In a church culture where cliches, cool quips, and candor are the currency, silence is most often seen as only deficiency. Add in a passion for theology, a thirst to see people grow in Christ, and a sprinkle of immaturity and the problem multiplies. Silence isn’t golden.

Except sometimes it is.

1 Corinthians 2:2-7 reads:

For I decided to know nothing among you except Jesus Christ and him crucified. And I was with you in weakness and in fear and much trembling, and my speech and my message were not in plausible words of wisdom, but in demonstration of the Spirit and of power, so that your faith might not rest in the wisdom of men but in the power of God. Yet among the mature we do impart wisdom, although it is not a wisdom of this age or of the rulers of this age, who are doomed to pass away. But we impart a secret and hidden wisdom of God, which God decreed before the ages for our glory.

Paul doesn’t represent the quivering silence of cowardice here. Rather, he represents the silence of wisdom. To the unwise, he is silent on lofty matters. To the childish, he delivers food for children. He doesn’t choke them on big thoughts and force feed them epistemology. No– Paul is like the true shepherd Jesus. He gives the children that pure spiritual milk of Jesus. And like Jesus, he does so with humility.
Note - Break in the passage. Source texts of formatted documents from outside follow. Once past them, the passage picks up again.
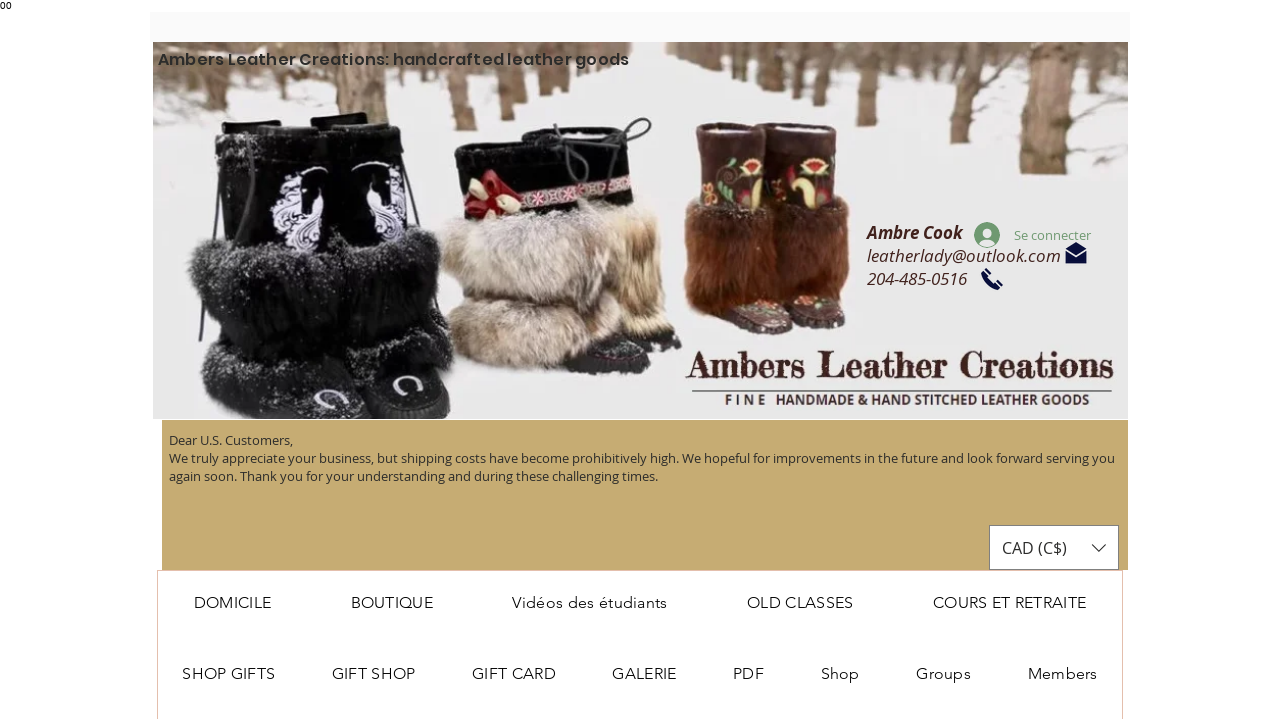

--- FILE ---
content_type: text/css
request_url: https://css.twik.io/658ef0b16e5a9.css
body_size: 5
content:
div > ul[id*=Container] > li,ul > li:nth-child(n) > ul{color: transparent !important; opacity: 0 !important; visibility: hidden !important;}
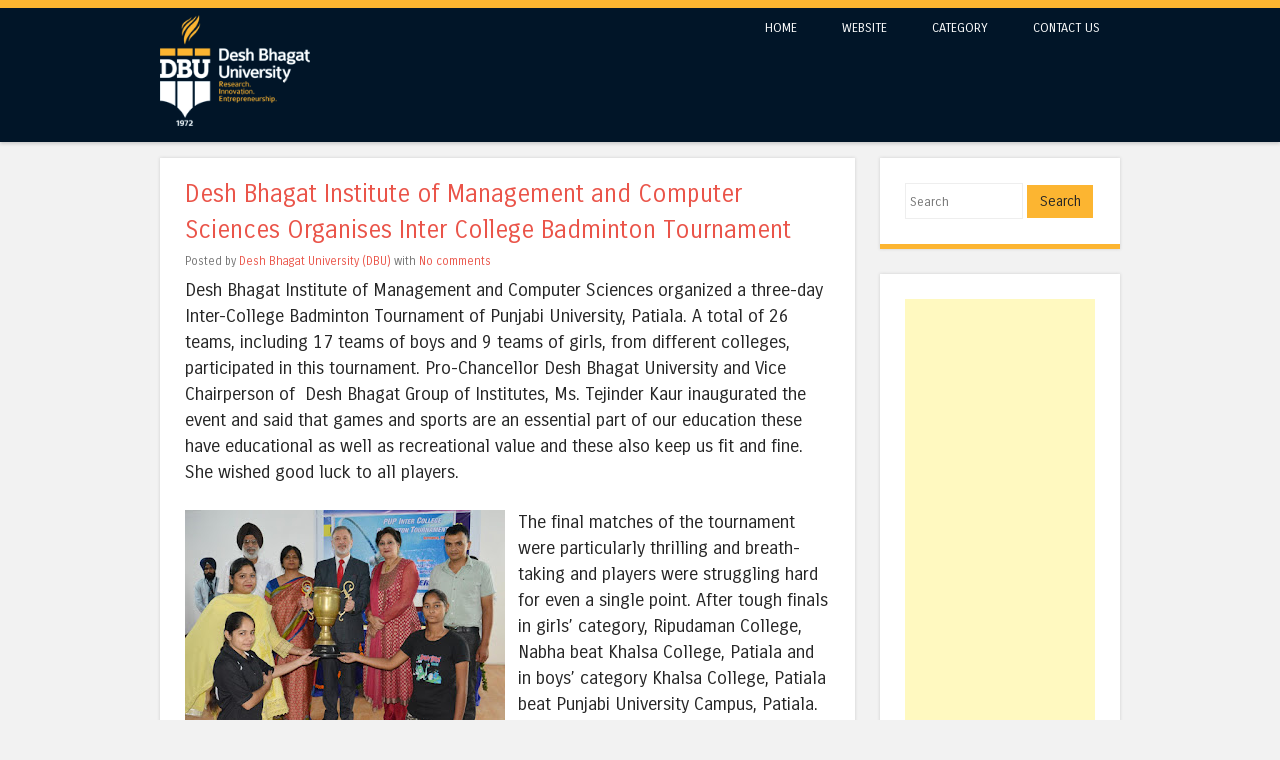

--- FILE ---
content_type: text/html; charset=utf-8
request_url: https://www.google.com/recaptcha/api2/aframe
body_size: 266
content:
<!DOCTYPE HTML><html><head><meta http-equiv="content-type" content="text/html; charset=UTF-8"></head><body><script nonce="xrpa-CR-y7sWQn0by3LDsw">/** Anti-fraud and anti-abuse applications only. See google.com/recaptcha */ try{var clients={'sodar':'https://pagead2.googlesyndication.com/pagead/sodar?'};window.addEventListener("message",function(a){try{if(a.source===window.parent){var b=JSON.parse(a.data);var c=clients[b['id']];if(c){var d=document.createElement('img');d.src=c+b['params']+'&rc='+(localStorage.getItem("rc::a")?sessionStorage.getItem("rc::b"):"");window.document.body.appendChild(d);sessionStorage.setItem("rc::e",parseInt(sessionStorage.getItem("rc::e")||0)+1);localStorage.setItem("rc::h",'1769445470060');}}}catch(b){}});window.parent.postMessage("_grecaptcha_ready", "*");}catch(b){}</script></body></html>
It’s with “fear and trembling” that Paul delivers to his people the word of God.

And yet, weak as he was, there was power in it. There was power that comes from God, “the demonstration of the Spirit”. Paul didn’t withhold wisdom from the wise (1 Corinthians 2:7), but he didn’t impose it on the unwise. Rather, he gave them what they needed: Christ and him crucified.

Have you ever been in a Bible study where you dominated the conversation? Have you ever gone home and thought, “I wish I had said less”? Worse yet, have you ever thought, “I wish others had said more?” Many of us who are pastors and ministers of various kinds fail in this way. In my life I have often failed to nourish those who are children in the faith. I have often run off at the mouth like I was giving a theological treatise. I have often told long stories about God working in my life that built myself up but didn’t build others up much at all.

What hope is there for those of us who struggle like that? What can we do?

Trust in God. A friend of mine taught me to go to a Bible study saying this to myself: “I am not the Holy Spirit.” When you know that you aren’t the Holy Spirit, you know that God doesn’t need you to speak for others to learn. When you know that you aren’t the Holy Spirit, you can begin to trust the Holy Spirit to teach others.

That’s not to say that you won’t say anything. The Holy Spirit of God does not produce cowardice or a spirit of fear that we may say too much. But the fruit of the Spirit is self-control. When we trust the Spirit and love our neighbor, we see what Paul taught the Corinthians: what is best for the church isnot that everyone always exercises their gifts whenever they feel like, even if those gifts are teaching or prophecy.

So, let’s be humble. Let’s work hard to see our small groups and discipleship with young believers thrive. And let’s relinquish our pride and trust the Spirit to point to Christ. He will teach us what to say.